|Butterflies will lay eggs on host
plants, like this Cassia alata. But,
how do you protect the caterpillars
that emerge from hungry predators
in your garden?
This week, I received a phone call from a museum patron who was concerned about wasps capturing her Gulf fritillary caterpillars from her Passionflower vine in her butterfly habitat and flying off with them. Because her host plant was a vine, it was not possible to protect the caterpillars from predatory attack; she would just have to allow nature to take its natural course.
There are however, a few methods we can suggest to you for protecting your caterpillars from predators. One method is to drape bridal-tulle (fine mesh) over the existing host plant within your garden. This tulle can be supported by a frame such as a tomato cage.

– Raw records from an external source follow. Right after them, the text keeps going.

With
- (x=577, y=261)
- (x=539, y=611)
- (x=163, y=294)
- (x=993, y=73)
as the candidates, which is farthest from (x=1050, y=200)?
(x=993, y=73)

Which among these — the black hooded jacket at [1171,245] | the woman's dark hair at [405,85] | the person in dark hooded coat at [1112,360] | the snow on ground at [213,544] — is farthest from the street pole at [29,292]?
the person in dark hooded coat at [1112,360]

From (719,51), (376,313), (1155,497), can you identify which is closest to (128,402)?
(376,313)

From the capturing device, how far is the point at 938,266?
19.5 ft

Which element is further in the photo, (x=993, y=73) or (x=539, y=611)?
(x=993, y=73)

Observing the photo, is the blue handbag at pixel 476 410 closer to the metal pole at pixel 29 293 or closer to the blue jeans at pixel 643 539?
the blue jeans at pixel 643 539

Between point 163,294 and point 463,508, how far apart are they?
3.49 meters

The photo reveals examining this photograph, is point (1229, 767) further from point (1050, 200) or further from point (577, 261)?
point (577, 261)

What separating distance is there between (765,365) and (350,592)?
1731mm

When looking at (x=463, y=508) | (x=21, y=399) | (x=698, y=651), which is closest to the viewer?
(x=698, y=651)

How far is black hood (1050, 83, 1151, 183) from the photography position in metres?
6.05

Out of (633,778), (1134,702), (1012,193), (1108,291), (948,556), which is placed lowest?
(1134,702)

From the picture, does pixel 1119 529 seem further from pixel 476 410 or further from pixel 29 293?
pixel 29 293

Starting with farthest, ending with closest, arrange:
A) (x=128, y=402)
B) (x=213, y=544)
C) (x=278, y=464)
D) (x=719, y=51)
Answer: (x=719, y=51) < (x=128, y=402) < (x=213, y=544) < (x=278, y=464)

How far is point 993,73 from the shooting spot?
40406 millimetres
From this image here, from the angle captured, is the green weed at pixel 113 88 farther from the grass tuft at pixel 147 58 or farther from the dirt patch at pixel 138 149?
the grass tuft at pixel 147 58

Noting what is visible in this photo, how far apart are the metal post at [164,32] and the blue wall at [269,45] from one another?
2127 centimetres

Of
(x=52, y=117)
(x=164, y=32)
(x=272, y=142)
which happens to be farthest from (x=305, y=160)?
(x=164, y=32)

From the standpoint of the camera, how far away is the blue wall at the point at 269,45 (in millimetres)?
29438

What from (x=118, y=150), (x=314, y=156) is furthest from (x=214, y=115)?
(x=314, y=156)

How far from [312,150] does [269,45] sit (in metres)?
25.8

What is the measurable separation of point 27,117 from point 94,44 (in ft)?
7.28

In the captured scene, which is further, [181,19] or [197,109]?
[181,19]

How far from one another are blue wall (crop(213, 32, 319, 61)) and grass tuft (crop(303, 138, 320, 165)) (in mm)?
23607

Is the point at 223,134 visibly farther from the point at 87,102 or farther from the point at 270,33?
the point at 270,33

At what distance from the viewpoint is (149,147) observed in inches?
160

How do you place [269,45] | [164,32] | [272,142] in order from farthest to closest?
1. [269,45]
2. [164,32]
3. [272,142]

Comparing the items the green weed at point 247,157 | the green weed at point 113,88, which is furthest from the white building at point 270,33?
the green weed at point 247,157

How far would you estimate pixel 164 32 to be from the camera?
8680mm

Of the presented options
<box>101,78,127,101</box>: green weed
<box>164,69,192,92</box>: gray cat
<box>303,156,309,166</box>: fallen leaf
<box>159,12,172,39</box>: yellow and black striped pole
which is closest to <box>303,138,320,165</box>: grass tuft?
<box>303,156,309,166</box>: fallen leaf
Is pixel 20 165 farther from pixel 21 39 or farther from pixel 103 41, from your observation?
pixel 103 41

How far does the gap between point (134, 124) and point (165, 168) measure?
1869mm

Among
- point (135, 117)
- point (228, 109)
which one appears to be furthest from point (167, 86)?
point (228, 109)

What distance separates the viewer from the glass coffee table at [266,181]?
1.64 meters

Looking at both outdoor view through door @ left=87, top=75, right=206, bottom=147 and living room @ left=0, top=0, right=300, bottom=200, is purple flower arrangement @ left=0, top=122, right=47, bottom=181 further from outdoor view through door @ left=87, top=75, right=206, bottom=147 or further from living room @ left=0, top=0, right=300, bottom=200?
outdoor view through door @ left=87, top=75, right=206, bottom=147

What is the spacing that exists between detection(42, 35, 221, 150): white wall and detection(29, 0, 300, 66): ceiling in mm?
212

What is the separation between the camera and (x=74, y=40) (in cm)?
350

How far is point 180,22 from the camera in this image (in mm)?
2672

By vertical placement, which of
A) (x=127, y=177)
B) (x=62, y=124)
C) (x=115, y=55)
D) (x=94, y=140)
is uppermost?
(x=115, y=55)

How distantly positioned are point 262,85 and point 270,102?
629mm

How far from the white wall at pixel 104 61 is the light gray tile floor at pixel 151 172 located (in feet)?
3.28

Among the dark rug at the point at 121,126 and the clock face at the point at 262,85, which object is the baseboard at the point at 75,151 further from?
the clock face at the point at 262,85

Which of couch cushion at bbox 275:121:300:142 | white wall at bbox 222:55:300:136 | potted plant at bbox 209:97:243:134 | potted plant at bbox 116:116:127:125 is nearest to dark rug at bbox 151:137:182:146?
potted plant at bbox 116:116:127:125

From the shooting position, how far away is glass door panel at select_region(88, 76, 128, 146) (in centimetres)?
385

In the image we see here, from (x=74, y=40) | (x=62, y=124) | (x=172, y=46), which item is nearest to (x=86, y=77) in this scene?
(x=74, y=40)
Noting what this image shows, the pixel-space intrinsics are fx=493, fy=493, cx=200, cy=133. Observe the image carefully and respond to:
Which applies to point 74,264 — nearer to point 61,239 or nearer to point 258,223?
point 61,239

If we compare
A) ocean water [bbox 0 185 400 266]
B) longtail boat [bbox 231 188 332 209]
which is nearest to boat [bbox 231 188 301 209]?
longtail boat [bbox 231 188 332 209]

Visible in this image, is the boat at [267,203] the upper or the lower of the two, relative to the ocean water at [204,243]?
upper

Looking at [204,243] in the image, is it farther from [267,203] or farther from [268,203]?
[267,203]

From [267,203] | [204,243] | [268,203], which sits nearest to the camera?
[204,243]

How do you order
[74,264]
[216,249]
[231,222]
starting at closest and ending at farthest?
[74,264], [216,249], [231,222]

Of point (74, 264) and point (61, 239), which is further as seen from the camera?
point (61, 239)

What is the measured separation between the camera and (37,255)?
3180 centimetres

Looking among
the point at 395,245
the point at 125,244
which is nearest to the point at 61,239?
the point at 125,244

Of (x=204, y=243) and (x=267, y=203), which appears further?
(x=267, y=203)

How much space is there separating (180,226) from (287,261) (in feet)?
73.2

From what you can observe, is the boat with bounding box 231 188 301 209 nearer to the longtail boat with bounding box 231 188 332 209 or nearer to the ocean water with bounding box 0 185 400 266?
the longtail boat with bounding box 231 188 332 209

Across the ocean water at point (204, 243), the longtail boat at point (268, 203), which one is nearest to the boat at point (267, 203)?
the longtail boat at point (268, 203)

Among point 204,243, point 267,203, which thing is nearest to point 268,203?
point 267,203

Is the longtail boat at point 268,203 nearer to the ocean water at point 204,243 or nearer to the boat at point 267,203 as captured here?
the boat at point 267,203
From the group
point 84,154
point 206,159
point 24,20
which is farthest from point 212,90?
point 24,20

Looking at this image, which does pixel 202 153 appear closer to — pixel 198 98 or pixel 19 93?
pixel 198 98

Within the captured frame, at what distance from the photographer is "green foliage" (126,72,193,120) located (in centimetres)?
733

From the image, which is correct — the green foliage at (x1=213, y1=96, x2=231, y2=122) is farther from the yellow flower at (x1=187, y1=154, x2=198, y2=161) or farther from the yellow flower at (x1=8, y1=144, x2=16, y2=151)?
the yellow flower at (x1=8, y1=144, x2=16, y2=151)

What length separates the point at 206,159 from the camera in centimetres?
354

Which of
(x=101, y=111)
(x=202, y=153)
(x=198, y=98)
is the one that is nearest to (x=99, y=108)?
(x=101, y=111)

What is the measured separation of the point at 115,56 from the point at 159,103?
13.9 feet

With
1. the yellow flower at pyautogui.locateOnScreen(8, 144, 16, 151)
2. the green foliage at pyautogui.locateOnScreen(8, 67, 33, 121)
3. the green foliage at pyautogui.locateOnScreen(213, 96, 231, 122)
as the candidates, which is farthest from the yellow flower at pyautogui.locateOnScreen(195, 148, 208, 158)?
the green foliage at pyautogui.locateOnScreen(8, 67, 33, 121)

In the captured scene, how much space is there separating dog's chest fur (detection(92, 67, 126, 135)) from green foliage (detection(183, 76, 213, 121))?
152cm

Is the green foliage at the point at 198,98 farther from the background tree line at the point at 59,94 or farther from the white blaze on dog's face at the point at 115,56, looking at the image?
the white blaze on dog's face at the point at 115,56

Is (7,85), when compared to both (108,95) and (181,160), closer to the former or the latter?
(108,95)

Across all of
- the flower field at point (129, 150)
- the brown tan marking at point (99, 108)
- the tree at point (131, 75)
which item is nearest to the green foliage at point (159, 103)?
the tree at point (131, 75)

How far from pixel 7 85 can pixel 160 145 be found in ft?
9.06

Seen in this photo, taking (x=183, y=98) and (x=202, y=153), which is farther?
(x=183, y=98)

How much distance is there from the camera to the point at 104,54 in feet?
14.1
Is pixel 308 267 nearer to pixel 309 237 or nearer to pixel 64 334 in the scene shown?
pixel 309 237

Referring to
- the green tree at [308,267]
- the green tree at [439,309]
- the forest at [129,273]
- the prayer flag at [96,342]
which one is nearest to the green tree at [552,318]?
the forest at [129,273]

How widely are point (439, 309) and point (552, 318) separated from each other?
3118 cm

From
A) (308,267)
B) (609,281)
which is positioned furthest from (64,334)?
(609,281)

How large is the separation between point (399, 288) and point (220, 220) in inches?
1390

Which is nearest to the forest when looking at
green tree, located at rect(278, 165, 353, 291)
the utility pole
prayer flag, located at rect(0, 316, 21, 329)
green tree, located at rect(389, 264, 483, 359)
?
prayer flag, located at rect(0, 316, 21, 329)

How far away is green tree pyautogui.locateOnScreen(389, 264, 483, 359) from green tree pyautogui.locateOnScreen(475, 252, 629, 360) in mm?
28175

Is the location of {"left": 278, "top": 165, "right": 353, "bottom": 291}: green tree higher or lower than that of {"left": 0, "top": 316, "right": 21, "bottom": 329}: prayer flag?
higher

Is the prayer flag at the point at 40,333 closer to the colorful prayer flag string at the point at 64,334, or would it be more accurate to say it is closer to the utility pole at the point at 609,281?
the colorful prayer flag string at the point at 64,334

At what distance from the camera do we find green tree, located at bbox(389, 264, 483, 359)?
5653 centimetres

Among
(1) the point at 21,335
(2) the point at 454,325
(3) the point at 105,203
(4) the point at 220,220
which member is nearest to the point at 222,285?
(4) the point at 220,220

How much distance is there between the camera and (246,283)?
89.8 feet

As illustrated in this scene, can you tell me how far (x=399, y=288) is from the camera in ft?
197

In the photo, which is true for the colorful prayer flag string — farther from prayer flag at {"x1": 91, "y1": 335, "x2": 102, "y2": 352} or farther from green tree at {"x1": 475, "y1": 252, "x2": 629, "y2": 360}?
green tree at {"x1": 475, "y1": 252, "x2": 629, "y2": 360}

Stitch up the sides of the mesh with a hem stitch so that the stitches are touching one another this way, the predators have no entrance. Along the bottom edge of the tulle you can pierce v-shaped wires into the soil. You can make these with an old wire hanger and a wire cutter. You should secure the bottom edge of the tulle by inserting it into the soil to a depth of about 1-2”. Wasps and Yellow Jackets will try to enter the enclosure through the bottom if they know a food source exists.
Another method of protecting caterpillars from predators is to remove the caterpillars from the host plant and place the caterpillar and its food source into a secure container with air holes or a screen or tulle covering for air circulation. You can use and old aquarium, pickle jar, Rubbermaid container etc. as a temporary home. Place a clean paper towel at the base of the container each day. You do not want to leave the frass (waste) in the container because it will cause mold to grow.
|In this photo, caterpillars of the Cloudless Sulphur,
Phoebis sennae species feed on their host plant, Cassia
alata. I always find it amazing that the butterflies
find their way up to the top of the parking garage
in search of specific host plants to lay their eggs on.
Today, I removed 12-15, caterpillars along with stems of fresh food and placed them into a container with holes in the top. Each day, I will spray the foliage within the container, put in fresh food and change out the paper towel. When the caterpillars are molting, they will remain stationary for 4-8 hours. Once they shed their skin, they are very fragile. It is best not to disturb them at this time. Some caterpillars crawl off and rest upon the side of the container for this period of time before and after molting. You don’t want to place your container in a sunny window because this will cause the interior temperature to rise to an uncomfortable level. If you have fine mesh on the top though, that is OK. In that case, you should mist more than two times a day with a spray bottle of water.
Finally, whether or not you have housed your caterpillars in the garden or in a container, they will soon pupate. Twelve to twenty-four hours before the butterfly emerges from the chrysalis you will see the wing coloration of the species just under the covering of the chrysalis. When the butterfly does emerge it has to spread its wings to dry. Do not disturb it at this time, it is fragile. Touching it could possibly cause it to be deformed and you wouldn’t want that.
|photo credit: .mands.|
In another twelve to twenty-four hours you can safely release it to your garden where it will immediately find a nectar source to feed upon. If it is cloudy and raining, the butterfly will roost under a stem or a leaf until the temperature reaches 78 degrees or above. Once its body temperature warms up it should take flight.
Upon flight it will seek out its host and nectar sources so be sure to have plenty on hand in your garden for your new friends. I hope this sheds a little light on how you might save some of your beautiful caterpillars from predation in the future. Protecting them with an artificial environment is an easy thing to do.